The home was massive — 9,750 square feet in all and, as Aunt Semmie would say, "costs a fortune to cool in the summer — with a dozen bedrooms, nine full bathrooms and three half-baths and, to the rear, a collection of cozy, modern guest cottages interspersed within an elaborate garden that remained in bloom nearly all year.

Gia and Rance were assigned Cooper Cottage near the secure rear gate as an accommodation to what Aunt Semmie knew would be a late arrival necessitated by their late return with the Fulbright football team to Fallstrom from Gainesville, then the three-hour drive from the Piedmont through the Low Country into Charleston after that.

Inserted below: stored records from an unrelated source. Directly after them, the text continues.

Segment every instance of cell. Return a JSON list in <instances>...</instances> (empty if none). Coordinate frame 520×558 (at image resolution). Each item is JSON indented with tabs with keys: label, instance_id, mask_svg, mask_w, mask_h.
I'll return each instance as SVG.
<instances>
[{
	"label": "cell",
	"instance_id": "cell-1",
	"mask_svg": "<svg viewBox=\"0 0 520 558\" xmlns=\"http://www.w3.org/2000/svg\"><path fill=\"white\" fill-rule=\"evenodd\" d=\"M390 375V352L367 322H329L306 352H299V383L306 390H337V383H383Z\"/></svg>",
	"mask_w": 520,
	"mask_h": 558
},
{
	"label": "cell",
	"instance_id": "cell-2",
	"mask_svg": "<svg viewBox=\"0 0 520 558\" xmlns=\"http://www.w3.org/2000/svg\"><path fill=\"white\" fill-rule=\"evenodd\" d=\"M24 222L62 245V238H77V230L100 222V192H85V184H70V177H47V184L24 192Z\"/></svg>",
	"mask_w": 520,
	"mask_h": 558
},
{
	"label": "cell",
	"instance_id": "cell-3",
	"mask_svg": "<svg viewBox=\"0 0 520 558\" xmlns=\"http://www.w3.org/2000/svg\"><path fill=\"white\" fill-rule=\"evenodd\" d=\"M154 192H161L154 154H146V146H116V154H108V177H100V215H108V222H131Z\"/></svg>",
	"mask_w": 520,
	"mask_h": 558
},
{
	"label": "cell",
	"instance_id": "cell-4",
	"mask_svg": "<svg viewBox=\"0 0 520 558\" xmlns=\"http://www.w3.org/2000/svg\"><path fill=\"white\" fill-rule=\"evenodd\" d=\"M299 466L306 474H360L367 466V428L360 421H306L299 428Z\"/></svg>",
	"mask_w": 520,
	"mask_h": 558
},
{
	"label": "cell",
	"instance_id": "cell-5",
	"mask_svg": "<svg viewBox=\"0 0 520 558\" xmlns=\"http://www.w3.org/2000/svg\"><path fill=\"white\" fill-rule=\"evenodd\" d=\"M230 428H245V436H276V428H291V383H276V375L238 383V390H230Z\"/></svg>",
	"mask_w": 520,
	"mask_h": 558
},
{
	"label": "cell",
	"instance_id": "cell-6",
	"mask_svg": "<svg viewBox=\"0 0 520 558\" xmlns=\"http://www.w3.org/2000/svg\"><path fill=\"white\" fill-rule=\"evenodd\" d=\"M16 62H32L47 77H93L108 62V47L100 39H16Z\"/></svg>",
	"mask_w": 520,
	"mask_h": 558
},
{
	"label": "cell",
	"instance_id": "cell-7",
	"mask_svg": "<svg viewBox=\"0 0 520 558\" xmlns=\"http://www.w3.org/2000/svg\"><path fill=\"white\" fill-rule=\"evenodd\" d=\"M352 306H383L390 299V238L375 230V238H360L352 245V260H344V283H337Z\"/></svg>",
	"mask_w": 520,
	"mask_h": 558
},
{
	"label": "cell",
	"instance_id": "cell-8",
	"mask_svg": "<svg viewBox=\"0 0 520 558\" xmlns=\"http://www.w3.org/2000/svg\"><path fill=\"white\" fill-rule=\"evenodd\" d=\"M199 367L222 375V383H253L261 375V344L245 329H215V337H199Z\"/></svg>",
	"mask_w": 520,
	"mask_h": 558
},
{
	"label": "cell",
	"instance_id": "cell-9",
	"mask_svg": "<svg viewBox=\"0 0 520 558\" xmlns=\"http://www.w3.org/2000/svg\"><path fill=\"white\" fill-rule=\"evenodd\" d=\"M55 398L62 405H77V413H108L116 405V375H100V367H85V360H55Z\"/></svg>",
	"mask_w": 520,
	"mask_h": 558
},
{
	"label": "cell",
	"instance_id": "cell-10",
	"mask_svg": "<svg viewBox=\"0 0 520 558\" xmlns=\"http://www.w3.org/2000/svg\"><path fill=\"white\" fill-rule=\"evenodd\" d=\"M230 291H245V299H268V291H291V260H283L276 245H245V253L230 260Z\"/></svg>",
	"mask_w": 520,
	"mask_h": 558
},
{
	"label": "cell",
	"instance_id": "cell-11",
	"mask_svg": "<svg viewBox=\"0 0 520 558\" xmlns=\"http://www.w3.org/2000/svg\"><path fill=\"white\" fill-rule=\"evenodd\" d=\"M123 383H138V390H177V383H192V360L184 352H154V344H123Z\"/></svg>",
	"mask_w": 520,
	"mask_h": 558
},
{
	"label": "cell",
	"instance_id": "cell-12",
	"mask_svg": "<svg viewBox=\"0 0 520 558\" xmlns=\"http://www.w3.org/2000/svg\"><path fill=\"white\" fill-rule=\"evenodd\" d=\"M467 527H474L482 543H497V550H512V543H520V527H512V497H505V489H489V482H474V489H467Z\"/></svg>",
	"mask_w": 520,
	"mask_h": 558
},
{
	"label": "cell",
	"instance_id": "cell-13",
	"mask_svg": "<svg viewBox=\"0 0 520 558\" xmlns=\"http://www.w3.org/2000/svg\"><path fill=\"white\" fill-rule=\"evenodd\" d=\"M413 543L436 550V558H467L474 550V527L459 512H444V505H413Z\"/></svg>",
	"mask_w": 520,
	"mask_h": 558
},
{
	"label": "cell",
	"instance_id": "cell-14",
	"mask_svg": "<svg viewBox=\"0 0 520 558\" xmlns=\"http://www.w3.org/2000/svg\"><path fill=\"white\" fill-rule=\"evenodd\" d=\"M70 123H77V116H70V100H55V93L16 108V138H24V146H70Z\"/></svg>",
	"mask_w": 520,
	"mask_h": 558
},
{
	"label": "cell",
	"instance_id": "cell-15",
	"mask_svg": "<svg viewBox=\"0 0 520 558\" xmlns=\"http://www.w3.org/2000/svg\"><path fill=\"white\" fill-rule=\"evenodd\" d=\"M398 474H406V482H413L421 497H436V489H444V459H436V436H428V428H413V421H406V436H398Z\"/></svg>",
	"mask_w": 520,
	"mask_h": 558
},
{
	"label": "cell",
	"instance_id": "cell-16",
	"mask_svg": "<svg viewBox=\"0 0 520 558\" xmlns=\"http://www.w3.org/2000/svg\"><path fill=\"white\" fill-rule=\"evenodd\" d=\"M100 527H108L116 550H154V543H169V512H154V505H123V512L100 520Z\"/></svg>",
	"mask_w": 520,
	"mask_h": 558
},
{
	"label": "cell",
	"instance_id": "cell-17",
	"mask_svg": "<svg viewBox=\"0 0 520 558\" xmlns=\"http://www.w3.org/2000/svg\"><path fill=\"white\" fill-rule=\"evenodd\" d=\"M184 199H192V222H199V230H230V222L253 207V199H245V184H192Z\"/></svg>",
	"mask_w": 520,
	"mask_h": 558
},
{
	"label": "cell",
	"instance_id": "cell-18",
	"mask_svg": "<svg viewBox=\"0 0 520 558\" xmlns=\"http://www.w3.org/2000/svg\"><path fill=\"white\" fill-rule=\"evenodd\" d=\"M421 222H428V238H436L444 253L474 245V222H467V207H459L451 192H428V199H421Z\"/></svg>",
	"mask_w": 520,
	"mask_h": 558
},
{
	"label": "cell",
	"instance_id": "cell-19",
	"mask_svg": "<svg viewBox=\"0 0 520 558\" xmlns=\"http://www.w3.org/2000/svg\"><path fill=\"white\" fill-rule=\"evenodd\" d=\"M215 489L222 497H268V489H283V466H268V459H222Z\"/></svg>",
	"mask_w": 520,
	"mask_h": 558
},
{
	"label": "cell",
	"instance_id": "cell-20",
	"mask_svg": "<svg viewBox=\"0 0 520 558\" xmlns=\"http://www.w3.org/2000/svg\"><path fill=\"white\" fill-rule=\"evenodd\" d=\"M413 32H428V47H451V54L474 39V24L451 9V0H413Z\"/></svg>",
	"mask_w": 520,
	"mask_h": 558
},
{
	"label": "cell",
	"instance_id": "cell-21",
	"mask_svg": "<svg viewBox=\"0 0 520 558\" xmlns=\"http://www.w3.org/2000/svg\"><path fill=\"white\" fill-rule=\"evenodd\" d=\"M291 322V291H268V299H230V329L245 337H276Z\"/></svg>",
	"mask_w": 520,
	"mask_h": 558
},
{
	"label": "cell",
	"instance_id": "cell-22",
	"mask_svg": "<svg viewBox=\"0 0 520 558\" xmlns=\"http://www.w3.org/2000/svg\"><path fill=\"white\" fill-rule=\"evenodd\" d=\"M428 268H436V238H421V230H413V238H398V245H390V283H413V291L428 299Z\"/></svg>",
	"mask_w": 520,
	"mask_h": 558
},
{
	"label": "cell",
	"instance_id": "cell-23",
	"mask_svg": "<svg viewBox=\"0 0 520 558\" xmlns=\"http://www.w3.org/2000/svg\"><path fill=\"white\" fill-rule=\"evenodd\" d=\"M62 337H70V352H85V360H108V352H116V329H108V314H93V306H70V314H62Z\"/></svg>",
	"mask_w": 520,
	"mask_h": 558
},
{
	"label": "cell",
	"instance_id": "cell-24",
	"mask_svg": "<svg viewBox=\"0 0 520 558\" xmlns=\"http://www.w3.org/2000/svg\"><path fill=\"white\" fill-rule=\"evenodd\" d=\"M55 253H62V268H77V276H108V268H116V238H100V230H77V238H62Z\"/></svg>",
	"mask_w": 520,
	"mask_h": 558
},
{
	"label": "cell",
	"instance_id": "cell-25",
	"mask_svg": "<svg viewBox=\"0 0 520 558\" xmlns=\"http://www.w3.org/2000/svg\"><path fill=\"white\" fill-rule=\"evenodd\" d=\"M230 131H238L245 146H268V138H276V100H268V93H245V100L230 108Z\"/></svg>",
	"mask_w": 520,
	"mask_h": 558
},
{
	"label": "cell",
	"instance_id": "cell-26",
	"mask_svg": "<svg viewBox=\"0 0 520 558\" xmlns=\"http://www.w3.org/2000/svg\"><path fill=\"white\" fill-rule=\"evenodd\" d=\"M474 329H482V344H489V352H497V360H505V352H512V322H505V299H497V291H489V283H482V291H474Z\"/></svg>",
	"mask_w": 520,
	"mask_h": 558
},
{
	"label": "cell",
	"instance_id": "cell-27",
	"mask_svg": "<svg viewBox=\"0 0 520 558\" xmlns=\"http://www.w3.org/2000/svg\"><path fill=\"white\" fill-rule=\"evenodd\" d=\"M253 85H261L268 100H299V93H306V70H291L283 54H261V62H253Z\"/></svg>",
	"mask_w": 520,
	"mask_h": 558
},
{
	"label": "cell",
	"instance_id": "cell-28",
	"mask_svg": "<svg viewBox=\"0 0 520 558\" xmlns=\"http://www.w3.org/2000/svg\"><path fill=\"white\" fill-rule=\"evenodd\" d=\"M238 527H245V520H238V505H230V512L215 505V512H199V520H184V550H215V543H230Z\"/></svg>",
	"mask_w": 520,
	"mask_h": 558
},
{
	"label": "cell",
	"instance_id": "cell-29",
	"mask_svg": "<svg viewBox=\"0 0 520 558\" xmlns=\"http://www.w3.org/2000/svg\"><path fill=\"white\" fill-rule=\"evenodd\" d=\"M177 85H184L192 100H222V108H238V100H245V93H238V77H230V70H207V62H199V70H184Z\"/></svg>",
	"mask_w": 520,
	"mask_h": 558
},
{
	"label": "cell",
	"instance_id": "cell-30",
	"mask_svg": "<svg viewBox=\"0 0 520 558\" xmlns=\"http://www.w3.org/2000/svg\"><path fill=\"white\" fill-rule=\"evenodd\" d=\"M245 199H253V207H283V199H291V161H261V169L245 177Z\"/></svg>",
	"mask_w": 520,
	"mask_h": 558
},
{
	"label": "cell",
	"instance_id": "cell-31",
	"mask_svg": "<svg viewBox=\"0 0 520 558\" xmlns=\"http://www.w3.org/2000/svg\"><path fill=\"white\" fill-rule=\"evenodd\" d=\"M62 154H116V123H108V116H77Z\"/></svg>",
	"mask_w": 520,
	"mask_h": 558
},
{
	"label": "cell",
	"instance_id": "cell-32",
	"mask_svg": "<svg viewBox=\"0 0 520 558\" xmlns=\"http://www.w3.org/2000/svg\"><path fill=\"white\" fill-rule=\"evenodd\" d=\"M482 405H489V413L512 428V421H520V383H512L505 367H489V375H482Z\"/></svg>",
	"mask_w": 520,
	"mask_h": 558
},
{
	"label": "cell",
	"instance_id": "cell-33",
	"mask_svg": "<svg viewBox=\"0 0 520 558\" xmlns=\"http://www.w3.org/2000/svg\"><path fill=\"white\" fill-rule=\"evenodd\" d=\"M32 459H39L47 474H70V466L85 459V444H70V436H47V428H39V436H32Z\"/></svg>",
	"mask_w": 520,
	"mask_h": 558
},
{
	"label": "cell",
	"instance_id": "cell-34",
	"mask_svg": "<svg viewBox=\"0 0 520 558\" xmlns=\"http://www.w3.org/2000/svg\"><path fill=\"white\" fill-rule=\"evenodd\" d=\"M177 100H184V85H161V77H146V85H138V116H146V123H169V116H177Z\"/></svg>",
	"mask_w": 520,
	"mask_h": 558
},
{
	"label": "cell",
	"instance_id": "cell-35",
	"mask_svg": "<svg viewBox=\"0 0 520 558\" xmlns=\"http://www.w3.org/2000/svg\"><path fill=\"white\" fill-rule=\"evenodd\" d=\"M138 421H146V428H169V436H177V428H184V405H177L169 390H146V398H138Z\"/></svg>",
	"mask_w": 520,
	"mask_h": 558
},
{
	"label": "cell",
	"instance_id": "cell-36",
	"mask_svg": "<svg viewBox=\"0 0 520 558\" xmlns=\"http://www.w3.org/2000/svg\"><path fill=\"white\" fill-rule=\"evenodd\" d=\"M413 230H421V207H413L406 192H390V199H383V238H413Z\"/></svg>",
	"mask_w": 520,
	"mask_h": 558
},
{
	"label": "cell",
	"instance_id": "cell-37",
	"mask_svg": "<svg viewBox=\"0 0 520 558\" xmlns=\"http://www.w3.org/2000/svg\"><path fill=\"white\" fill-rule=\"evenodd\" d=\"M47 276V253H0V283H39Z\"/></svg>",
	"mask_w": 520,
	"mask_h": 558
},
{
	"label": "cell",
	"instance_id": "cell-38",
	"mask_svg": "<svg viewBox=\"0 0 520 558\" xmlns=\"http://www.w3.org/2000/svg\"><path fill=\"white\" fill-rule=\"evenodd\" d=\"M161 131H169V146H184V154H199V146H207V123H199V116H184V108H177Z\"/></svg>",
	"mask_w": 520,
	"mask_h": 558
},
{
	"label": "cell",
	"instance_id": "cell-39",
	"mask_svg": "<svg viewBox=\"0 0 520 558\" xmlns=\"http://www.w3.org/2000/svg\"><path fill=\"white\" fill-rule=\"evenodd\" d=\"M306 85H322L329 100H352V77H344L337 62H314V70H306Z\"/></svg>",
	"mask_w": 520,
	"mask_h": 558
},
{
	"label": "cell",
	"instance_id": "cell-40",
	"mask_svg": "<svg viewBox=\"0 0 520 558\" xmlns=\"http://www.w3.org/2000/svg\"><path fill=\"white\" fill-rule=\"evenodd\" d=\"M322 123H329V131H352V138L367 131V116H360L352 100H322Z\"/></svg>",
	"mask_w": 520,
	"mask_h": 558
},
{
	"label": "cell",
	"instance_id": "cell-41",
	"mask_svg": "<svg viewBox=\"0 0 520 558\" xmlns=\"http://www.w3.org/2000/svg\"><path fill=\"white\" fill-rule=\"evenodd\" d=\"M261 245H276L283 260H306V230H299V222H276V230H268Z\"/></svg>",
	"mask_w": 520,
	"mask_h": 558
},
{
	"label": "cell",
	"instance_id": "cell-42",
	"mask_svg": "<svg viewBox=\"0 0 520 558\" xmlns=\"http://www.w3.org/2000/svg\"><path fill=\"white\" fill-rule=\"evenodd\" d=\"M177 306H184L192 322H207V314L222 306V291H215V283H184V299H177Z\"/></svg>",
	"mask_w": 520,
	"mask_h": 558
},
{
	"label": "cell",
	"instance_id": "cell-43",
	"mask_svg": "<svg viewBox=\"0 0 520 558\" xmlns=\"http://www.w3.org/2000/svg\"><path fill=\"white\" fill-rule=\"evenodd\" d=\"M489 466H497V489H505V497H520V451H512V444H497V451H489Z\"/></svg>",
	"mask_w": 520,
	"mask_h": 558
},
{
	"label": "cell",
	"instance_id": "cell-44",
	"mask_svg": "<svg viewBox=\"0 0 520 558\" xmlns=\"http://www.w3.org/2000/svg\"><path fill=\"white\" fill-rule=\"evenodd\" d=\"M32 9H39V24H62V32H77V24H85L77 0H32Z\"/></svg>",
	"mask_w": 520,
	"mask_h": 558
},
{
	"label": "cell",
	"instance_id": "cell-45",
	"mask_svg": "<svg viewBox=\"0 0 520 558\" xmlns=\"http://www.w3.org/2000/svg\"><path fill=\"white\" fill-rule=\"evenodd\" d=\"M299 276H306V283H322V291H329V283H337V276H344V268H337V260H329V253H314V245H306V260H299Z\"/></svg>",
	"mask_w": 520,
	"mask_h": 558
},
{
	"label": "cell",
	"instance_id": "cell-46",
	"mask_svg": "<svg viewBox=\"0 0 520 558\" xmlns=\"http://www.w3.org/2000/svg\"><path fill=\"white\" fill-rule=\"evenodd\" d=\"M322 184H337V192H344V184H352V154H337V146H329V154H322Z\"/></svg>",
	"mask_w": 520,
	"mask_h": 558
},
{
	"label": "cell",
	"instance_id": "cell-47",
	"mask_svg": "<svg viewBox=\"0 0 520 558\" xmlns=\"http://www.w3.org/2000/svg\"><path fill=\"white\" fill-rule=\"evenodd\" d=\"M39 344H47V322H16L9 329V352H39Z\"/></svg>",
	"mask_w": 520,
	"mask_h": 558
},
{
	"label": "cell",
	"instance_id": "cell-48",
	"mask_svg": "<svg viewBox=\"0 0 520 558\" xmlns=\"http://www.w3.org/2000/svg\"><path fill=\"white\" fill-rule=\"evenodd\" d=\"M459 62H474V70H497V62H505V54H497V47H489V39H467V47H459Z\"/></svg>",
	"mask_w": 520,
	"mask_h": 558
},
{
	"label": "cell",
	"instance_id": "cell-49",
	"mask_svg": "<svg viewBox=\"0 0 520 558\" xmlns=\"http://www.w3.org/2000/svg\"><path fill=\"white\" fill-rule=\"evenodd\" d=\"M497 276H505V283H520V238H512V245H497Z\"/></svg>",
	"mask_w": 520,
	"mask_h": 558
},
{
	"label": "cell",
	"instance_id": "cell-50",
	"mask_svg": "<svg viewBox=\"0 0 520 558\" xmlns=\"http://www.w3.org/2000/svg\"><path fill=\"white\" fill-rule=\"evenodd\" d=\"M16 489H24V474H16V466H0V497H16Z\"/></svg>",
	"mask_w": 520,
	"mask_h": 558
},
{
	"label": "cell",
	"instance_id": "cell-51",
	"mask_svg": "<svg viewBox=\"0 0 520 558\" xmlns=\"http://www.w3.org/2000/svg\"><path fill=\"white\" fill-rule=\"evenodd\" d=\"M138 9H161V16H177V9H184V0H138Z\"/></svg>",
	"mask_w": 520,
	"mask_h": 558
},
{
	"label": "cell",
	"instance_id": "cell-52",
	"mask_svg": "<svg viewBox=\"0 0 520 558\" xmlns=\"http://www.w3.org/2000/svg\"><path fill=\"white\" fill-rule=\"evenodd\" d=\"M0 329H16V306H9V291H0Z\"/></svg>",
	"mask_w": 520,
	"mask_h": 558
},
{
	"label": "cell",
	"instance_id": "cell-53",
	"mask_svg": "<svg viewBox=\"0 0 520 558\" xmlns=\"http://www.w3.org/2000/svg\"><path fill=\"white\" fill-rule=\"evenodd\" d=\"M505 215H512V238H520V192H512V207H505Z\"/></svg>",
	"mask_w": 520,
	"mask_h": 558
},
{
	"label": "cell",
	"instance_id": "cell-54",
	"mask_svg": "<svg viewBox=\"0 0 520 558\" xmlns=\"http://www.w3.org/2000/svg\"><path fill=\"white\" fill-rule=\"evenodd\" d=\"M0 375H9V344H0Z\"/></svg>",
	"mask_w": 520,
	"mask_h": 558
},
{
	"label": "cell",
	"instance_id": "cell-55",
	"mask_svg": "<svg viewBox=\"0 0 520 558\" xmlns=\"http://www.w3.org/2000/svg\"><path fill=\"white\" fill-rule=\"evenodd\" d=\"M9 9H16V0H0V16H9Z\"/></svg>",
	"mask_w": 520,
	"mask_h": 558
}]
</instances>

They were so exhausted that they were barely able to take their shoes off before they collapsed into the plush, four-poster bed with its gauze canopy and a profusion of soft, frilly pillows for 10 unbroken hours of sleep.

Not only had the final game of the season on a short week of practice drained them, the weight of a staggeringly consequential regular season and all that had transpired since two-a-days began in August was now, at least for the moment, off of them. During that span, Fulbright had won 10 regular season games with the opportunity for an eleventh ahead in whatever New Year's bowl game they drew. That eclipsed Fulbright's previous best total of nine wins in a season, and that was counting a bowl victory over Northwestern during the Eisenhower Administration.